Model name: Intel® Xeon® CPU @ 2.50GHz

For my case, I am in GCP and a Intel CPU, in python 3.6 and 3.7

I also tried checkout at tag 1.0.5, still get NaN

Yes, I’m using anaconda.

First test: Install nomkl packages
conda install nomkl numpy scipy scikit-learn numexpr
Result: NaN loss

Second test: Install openblas
conda install -c anaconda openblas
Result: NaN loss

Could not unistall MKL:

The following packages will be REMOVED:

mkl: 2019.0-118
mkl_fft: 1.0.1-py36h3010b51_0 anaconda
mkl_random: 1.0.1-py36h629b387_0 anaconda
pytorch-nightly: 1.0.0.dev20181015-py3.6_cuda9.2.148_cudnn7.1.4_0 pytorch [cuda92]
torchvision-nightly: 0.2.1-py_0 fastai

Try now - update from master first. Hopefully it’s fixed (I can’t test since I can’t repro the bug).

It’s running without problem now. Thanks Jeremy

Last version:

Screenshot_20181016_194042

Old version with ds_tfms=get_transforms(max_lighting=0)

Screenshot_20181016_194723

2 Likes

Thx! it is fixed now, I try to look at the commits that you made yesterday, but it is not obvious to me which commits fix the issue, I am interested in what was causing this.

Thank you. :slight_smile:

For some reason, there was some numerical instability in the lighting transforms. The fix is the clipping introduced here.

2 Likes

Ah, thank you! I didn’t realize the clipping was fixing this issue. So this instability seems somehow depends on other things(hardware?) as seems it is not a issue for quite a few peoples.

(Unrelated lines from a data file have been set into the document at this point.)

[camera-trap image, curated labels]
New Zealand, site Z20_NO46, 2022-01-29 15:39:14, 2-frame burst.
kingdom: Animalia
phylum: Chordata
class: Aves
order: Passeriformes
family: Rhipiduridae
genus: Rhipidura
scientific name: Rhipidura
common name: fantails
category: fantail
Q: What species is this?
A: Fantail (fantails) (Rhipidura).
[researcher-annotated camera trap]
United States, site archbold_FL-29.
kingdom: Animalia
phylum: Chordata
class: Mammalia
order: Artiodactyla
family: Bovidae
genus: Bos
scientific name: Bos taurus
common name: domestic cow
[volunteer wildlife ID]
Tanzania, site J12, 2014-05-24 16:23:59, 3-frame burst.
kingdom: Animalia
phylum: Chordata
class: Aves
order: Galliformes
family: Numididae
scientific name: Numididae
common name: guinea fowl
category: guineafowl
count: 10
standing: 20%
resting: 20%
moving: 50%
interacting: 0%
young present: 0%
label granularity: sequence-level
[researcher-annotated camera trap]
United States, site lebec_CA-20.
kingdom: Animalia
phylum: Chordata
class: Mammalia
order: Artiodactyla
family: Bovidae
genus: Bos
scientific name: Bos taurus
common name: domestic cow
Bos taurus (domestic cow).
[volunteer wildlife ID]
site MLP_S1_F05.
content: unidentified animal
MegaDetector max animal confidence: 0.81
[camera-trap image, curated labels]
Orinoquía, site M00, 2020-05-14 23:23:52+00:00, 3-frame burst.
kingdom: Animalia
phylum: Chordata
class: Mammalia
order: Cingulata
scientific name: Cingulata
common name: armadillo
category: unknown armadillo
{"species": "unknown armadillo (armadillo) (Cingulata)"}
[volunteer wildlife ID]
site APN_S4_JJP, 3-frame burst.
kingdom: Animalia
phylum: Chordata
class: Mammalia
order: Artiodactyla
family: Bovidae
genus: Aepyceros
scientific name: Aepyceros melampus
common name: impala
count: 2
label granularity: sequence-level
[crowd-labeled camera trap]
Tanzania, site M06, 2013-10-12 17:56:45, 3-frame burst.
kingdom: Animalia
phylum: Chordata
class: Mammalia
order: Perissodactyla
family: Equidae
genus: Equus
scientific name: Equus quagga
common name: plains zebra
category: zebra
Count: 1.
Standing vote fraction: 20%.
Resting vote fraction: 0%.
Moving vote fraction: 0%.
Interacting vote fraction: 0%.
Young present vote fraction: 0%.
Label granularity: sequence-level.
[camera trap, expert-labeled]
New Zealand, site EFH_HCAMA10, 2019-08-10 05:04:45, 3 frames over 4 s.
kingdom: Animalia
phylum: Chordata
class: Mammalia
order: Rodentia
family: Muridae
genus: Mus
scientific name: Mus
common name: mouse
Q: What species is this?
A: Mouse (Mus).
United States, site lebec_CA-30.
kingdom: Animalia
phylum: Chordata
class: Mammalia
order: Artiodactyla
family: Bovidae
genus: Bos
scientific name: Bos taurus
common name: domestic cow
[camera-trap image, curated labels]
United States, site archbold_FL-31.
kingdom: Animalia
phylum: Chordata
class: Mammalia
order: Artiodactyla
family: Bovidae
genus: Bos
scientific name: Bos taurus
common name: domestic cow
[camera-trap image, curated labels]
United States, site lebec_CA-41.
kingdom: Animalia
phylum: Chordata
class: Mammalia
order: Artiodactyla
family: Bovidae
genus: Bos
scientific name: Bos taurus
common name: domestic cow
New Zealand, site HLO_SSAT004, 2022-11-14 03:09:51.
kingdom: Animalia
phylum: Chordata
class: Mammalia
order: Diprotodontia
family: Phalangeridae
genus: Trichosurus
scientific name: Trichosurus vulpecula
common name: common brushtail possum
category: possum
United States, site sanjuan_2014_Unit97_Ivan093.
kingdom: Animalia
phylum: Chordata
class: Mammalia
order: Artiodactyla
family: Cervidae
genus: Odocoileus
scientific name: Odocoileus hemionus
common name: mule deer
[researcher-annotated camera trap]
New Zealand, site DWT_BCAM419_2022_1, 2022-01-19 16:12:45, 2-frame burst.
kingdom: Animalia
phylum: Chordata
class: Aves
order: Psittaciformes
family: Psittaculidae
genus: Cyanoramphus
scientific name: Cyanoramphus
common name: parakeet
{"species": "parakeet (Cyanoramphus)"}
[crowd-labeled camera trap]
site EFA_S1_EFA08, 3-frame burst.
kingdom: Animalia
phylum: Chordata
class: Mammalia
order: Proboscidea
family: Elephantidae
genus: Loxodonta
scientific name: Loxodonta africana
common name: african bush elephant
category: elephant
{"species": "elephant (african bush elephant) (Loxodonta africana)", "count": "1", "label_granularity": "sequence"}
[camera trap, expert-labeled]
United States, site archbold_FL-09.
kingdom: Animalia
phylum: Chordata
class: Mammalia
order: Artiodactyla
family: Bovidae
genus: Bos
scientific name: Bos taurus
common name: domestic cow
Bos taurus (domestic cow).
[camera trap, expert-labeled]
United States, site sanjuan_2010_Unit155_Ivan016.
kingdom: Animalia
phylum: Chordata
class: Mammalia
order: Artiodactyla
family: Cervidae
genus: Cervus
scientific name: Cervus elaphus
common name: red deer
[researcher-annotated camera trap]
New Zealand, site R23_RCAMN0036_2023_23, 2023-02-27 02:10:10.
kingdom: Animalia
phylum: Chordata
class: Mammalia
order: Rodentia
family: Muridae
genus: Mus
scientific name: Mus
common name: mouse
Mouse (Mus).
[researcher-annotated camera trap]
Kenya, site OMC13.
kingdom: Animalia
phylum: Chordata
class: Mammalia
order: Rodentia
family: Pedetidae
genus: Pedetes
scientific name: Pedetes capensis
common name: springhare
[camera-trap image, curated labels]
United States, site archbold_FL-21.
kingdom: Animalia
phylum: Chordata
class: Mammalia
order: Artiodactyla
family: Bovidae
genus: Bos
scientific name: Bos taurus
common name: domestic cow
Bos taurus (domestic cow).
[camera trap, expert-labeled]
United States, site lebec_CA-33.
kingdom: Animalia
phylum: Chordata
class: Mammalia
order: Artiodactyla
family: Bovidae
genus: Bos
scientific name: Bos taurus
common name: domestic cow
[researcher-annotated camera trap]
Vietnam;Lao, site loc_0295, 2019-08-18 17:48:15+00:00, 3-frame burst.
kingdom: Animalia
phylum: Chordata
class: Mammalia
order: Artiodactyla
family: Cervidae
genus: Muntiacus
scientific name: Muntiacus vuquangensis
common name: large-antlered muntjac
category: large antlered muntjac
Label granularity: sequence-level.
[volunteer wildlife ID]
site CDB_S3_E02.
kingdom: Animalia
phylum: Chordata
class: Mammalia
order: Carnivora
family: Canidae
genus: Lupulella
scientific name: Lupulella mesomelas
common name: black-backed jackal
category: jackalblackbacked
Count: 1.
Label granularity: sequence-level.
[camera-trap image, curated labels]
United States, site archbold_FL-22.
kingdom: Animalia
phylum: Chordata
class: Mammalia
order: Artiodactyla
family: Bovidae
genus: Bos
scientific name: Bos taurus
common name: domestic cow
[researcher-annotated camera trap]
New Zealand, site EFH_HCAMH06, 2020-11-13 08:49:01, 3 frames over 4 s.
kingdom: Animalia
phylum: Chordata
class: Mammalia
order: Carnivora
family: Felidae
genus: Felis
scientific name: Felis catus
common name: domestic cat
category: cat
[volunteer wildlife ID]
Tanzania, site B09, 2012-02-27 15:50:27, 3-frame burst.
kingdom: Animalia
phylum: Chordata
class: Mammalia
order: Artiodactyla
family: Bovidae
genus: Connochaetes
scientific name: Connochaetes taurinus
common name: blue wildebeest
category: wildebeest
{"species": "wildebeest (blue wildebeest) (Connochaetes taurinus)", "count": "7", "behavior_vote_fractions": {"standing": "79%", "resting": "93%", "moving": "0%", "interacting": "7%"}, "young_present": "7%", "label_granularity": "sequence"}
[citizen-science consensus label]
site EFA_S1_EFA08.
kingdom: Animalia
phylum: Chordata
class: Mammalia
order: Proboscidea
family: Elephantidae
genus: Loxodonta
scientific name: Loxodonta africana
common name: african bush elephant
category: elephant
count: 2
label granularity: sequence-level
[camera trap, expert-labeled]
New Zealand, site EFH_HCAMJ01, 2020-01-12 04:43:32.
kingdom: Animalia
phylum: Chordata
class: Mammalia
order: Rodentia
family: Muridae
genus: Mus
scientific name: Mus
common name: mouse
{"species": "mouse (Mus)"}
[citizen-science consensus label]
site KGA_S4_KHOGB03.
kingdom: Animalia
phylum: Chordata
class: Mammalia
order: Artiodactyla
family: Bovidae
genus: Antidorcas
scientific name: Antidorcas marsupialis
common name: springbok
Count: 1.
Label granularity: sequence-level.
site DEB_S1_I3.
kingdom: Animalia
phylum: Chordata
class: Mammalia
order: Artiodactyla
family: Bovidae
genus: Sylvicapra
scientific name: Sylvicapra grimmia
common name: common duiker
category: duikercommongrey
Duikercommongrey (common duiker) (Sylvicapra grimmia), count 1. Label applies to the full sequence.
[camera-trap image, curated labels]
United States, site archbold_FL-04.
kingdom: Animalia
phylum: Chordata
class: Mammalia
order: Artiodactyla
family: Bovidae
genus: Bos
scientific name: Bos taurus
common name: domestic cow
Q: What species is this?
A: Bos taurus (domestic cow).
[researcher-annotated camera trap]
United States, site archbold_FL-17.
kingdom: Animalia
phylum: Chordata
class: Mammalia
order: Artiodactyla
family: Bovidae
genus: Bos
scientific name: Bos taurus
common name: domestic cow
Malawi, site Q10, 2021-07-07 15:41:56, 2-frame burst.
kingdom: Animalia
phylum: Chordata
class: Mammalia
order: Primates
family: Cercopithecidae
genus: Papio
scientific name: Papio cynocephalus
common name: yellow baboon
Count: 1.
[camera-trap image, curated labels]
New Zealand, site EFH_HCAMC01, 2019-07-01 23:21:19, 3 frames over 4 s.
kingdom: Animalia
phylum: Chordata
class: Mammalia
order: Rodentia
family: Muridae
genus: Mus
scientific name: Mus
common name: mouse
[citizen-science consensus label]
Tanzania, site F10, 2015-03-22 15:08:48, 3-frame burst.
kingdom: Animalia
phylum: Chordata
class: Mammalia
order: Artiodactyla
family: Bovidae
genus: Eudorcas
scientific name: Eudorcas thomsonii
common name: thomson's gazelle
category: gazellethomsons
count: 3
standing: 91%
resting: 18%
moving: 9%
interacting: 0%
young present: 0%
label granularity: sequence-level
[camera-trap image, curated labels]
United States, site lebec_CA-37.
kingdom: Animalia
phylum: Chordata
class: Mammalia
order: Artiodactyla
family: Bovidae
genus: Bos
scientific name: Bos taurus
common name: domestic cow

Something like that. Or perhaps some blas issue.

1 Like

Has anyone else been suffering a sudden NaN loss with other datasets?

I’m working with a large (200k) dataset for binary classification that gracefully descends a loss curve from .10 to .03 and in about 1 in 5 runs loss suddenly goes NaN when previous epochs have descended nicely. Granted that’s a low per-batch likelihood but high per-run. It never happened to me pre 1.0. I haven’t touched the loss_func. Once, it came back from NaN after a few epochs as if nothing had happened. My transforms are dihedral, and 10% bands of brightness, contrast change, with resnet34. Using latest fastai and pytorch builds, with fp16. Perhaps there is a clipping parameter I can set?

Plenty of changes under the hood in v1, so likely hyperparams need to change. Try lowering your learning rate by 10x.